Exercise text Block Start
You can apply that method of problem solving to any problem, large or small. You don't need a ton of experience to practice it.
This comment made me realize what my mentor did years ago. He would have the entire team list all possible solutions to a problem, including the obviously bad ones, then have us whittle down the list based on pros and cons of each until we reached consensus on what to do. It was a teaching exercise and I didn’t realize it.
I’ve repeated it that exercise with junior engineers to great effect. Some catch on over time and start intuitively considering the trade offs of a few reasonable solutions to a problem; some don’t.
I never reflected on what he was doing there; thanks.
To add to that, some of the smartest "good" ideas come from "bad" ideas that people rejected out of hand, sometimes from unusual sources. It pays to do brainstorming thoroughly.
The best software engineers know when to solve a problem without using any code at all, like the classic "just do it manually" for a complicated task that is worth more than $x per task.
Definitely this. Nothing like learning from watching your solution hitting roadblocks (performance, extensibility etc) and reassessing your earlier approaches and again coming with a solution to address the newer challenges
You can also dig into the problems that existed when you got to the project, and try to work out how they came to be. Project forensics is a skill set unto itself. And listen to and help people on other projects at your company. You can see how their story arc goes and where it surprises you.
An intelligent man learns from his own mistakes. A wise man learns from the mistakes of others.
You can never truly be perfect, you can only approach it. Understanding your limitations is just as important as understanding your capabilities. Depth vs breadth is hard and you only have so much life to go so deep into so many domains.
Exercise text Block End
Dataset content Block Start
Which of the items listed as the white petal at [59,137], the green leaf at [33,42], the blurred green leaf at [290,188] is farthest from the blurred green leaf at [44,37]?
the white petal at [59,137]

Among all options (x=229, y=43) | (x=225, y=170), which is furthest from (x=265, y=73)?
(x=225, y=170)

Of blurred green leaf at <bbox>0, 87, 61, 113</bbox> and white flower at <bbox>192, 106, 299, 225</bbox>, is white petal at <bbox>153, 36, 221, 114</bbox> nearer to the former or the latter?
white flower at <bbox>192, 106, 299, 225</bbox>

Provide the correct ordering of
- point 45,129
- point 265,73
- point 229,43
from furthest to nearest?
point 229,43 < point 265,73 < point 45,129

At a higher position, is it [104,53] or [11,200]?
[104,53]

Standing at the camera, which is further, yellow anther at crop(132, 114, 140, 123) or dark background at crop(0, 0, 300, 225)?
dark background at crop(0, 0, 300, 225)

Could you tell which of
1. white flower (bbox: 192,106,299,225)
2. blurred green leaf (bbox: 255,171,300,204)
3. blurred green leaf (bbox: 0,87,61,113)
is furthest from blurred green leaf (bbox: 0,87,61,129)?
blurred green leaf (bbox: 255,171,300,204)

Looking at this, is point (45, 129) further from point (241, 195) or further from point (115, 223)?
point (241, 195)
Dataset content Block End
Dataset content Block Start
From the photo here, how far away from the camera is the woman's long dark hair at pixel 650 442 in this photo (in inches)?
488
Dataset content Block End
Dataset content Block Start
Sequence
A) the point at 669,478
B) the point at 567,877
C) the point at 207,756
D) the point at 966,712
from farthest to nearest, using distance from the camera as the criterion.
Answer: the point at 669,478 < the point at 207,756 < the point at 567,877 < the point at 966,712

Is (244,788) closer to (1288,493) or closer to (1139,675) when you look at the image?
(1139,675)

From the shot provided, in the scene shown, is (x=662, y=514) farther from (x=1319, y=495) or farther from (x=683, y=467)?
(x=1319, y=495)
Dataset content Block End
▶ [What the task asks]: Continue the forum thread about learning to solve problems as an engineer from the point where it stops. The material has no connection to the text.

▶ [Answer to this task]:
- Identify and document possible solutions. Think hard about why each solution is good and each decision is bad.
- Within each solution, attempt to find common patterns in that problemspace (when working with Sharded databases, this approach brings these results, etc)
- Try to match your personal and organization requirements against the various patterns you find and the pros/cons you defined previously
During implementation
- Keep a running list of things that seem weird, or things that seem great, or things that turned out to be untrue
- Don't stop implementing, but for each thing you found that wasn't great in step 1, try to find a better way to approach that thing (while moving forward)
Post implementation
- Compile all the notes you made in pre/during into a manageable list of goods/bads.
- Use this to drive A.) iterations of your solution, and B.) future solutions
If you do this enough times, you'll have a pretty decent list of your experiences in a space, and you'll start to notice patterns as you try different things and become exposed to problems, their solutions and their tradeoffs. Eventually you won't even have to look at your previous notes very often, as you'll have built up a pretty decent amount of experience in various problemspaces such that you can predict what goes well/doesn't go well.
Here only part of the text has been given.